ML Scientist

Connecting Scholars with the Latest Academic News and Career Paths

Conference CallsFeatured

Explainable Deep Neural Networks for Responsible AI: Post-hoc and Self-Explaining Approaches

Join the IJCNN 2025 special session on Explainable Deep Neural Networks for Responsible AI, and submit your papers on post-hoc and self-explaining approaches, addressing fairness and bias mitigation in deep neural networks. Collaborate, promote ethical AI, and develop benchmarks and datasets.

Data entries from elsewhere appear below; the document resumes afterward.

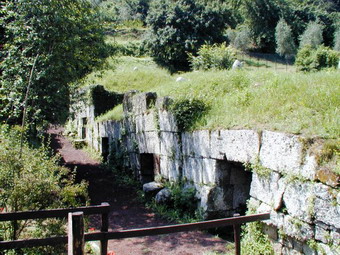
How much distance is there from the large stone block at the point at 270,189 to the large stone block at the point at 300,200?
13 cm

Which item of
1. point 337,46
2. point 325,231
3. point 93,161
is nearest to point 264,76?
point 325,231

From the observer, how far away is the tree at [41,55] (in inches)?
331

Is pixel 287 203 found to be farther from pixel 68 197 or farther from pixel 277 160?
pixel 68 197

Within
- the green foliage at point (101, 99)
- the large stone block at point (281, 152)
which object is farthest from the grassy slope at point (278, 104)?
the green foliage at point (101, 99)

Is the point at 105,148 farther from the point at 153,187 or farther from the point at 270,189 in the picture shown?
the point at 270,189

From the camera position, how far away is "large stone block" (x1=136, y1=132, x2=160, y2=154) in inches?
342

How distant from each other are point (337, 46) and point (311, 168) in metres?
33.2

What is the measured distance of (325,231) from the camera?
389cm

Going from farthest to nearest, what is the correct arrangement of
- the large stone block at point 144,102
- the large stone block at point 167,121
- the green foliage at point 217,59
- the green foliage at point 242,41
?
the green foliage at point 242,41 < the green foliage at point 217,59 < the large stone block at point 144,102 < the large stone block at point 167,121

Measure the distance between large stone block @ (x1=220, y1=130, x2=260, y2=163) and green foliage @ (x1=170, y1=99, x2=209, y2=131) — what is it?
1.23 m

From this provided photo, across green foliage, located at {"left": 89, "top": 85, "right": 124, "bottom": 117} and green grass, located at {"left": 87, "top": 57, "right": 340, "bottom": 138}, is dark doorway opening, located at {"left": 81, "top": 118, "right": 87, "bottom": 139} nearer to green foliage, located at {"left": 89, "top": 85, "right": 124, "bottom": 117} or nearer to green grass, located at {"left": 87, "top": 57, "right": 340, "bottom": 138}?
green foliage, located at {"left": 89, "top": 85, "right": 124, "bottom": 117}

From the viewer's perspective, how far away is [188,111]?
7.35 m

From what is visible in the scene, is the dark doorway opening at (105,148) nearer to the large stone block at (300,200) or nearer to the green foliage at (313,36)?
the large stone block at (300,200)

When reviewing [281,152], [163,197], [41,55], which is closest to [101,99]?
[41,55]
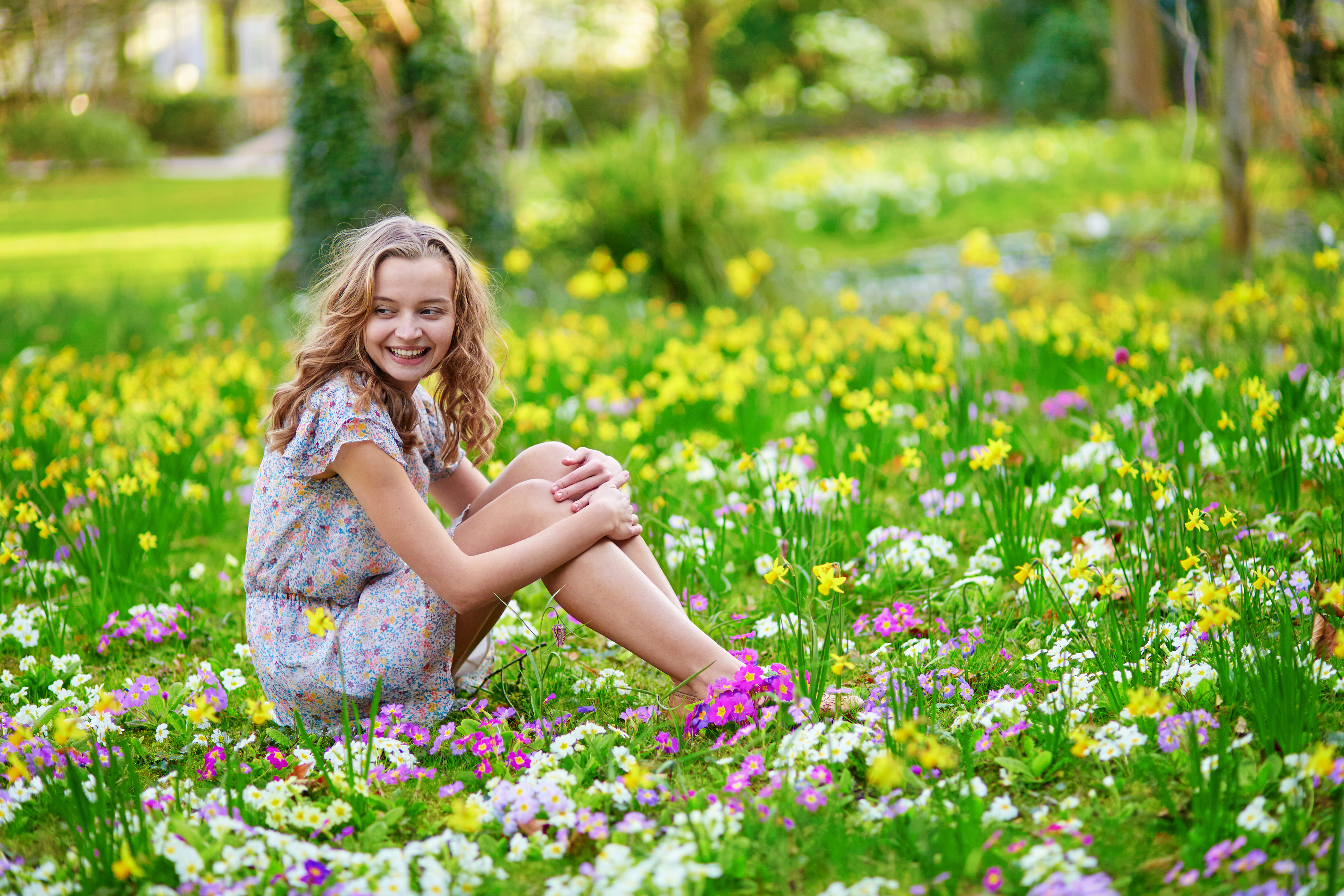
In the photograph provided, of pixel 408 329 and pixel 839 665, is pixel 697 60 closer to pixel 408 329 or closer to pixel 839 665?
pixel 408 329

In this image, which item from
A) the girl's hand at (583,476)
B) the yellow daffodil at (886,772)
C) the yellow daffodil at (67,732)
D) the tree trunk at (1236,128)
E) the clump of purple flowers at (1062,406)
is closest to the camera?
the yellow daffodil at (886,772)

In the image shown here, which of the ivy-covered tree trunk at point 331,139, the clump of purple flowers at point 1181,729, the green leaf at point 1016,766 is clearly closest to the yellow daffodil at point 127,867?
the green leaf at point 1016,766

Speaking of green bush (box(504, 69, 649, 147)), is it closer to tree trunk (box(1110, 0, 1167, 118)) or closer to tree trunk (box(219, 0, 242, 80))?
tree trunk (box(1110, 0, 1167, 118))

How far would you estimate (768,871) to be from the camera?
62.9 inches

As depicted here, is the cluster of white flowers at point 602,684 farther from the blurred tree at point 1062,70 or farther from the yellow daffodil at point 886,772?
the blurred tree at point 1062,70

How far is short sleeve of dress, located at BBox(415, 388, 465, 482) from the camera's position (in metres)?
2.30

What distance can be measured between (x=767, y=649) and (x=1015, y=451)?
1.09 meters

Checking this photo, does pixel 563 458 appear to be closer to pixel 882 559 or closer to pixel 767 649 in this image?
pixel 767 649

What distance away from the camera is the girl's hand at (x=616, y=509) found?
6.72 ft

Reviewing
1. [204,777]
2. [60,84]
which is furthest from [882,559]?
[60,84]

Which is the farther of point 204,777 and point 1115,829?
point 204,777

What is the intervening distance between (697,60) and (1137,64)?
6508 mm

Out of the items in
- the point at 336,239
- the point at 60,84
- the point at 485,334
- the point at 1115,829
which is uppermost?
the point at 60,84

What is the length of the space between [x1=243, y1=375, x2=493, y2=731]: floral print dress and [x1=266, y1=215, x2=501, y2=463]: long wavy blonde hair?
0.05 m
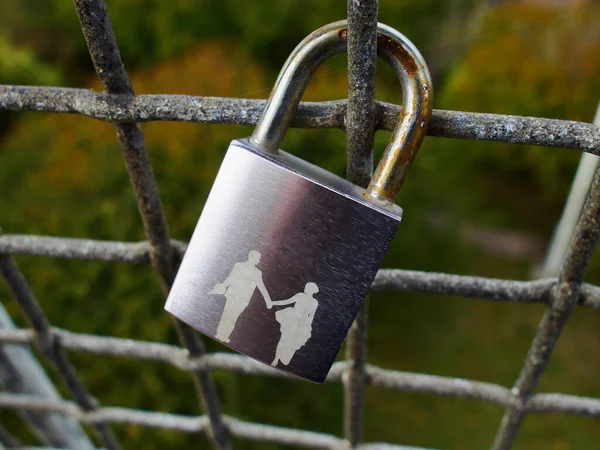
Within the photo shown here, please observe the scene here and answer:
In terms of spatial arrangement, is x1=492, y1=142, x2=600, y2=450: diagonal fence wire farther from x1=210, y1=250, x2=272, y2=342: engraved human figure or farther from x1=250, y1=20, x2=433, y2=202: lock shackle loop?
x1=210, y1=250, x2=272, y2=342: engraved human figure

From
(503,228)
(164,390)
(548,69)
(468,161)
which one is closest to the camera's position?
(164,390)

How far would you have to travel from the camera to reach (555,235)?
10.3ft

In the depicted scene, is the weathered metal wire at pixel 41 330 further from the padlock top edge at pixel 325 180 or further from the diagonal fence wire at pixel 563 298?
the diagonal fence wire at pixel 563 298

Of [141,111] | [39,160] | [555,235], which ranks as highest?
[555,235]

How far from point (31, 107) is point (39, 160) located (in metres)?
2.21

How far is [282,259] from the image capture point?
0.43m

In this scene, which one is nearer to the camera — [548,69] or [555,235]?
[548,69]

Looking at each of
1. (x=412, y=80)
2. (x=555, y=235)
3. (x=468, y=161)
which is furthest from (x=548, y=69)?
(x=412, y=80)

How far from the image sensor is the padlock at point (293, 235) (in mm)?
408

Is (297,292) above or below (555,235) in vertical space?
below

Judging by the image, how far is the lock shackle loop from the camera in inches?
15.7

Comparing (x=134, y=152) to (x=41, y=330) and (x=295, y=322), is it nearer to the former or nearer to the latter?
(x=295, y=322)

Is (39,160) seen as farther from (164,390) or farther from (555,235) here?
(555,235)

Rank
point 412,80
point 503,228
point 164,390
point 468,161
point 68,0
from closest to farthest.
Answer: point 412,80
point 164,390
point 468,161
point 503,228
point 68,0
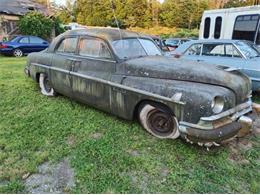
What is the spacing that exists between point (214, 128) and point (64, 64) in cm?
332

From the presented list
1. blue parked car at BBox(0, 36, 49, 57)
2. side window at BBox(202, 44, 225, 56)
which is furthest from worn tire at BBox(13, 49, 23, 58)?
side window at BBox(202, 44, 225, 56)

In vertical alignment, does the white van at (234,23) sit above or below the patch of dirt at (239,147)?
above

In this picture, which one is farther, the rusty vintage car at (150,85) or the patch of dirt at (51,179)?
the rusty vintage car at (150,85)

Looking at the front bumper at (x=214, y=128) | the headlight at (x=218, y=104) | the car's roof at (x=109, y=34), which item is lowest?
the front bumper at (x=214, y=128)

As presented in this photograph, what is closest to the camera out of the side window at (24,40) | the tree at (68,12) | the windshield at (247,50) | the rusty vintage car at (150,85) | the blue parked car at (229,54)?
the rusty vintage car at (150,85)

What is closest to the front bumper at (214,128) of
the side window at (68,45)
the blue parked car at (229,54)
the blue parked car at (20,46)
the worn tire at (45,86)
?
the blue parked car at (229,54)

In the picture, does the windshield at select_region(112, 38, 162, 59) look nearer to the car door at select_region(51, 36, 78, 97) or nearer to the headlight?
the car door at select_region(51, 36, 78, 97)

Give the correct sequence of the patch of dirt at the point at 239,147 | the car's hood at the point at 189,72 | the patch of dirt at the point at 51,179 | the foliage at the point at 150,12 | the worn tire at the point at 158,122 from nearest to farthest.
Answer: the patch of dirt at the point at 51,179 < the patch of dirt at the point at 239,147 < the car's hood at the point at 189,72 < the worn tire at the point at 158,122 < the foliage at the point at 150,12

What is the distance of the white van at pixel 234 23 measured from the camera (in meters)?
10.0

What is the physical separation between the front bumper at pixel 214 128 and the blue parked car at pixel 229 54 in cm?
241

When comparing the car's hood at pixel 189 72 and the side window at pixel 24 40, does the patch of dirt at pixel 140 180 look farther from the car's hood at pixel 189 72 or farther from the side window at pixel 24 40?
the side window at pixel 24 40

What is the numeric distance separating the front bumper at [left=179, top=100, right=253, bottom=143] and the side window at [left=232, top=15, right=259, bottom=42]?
25.5ft

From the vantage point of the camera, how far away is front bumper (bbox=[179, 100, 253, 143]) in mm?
3373

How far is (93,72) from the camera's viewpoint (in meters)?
4.71
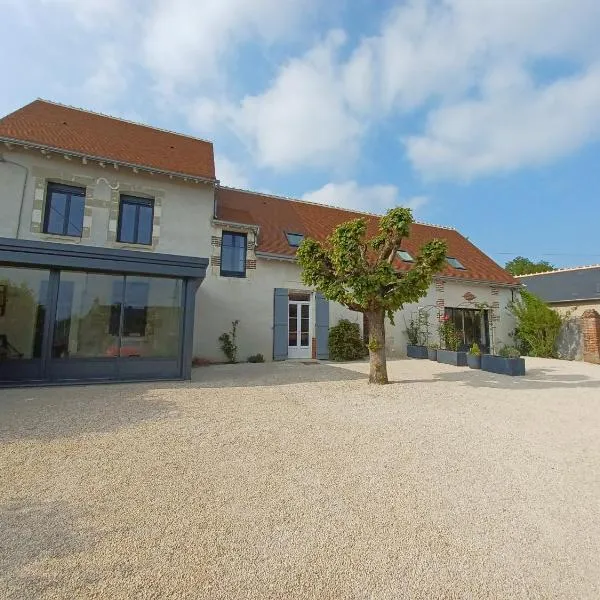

The Explainable Deep Neural Networks for Responsible AI special session at IJCNN 2025 invites paper submissions addressing fairness and bias mitigation in deep neural networks. This session aims to foster interdisciplinary collaboration, promote ethical AI systems, and encourage the development of benchmarks and datasets. Topics include theoretical advancements, inherently interpretable architectures, post-hoc explanations for large language models, application-driven explainability, ethical evaluations, methods and metrics for improving interpretability and fairness, ethical discussions, and databanking tools. Submit your papers in English, adhering to the IJCNN-2025 formatting guidelines, by the deadline of January 31, 2025.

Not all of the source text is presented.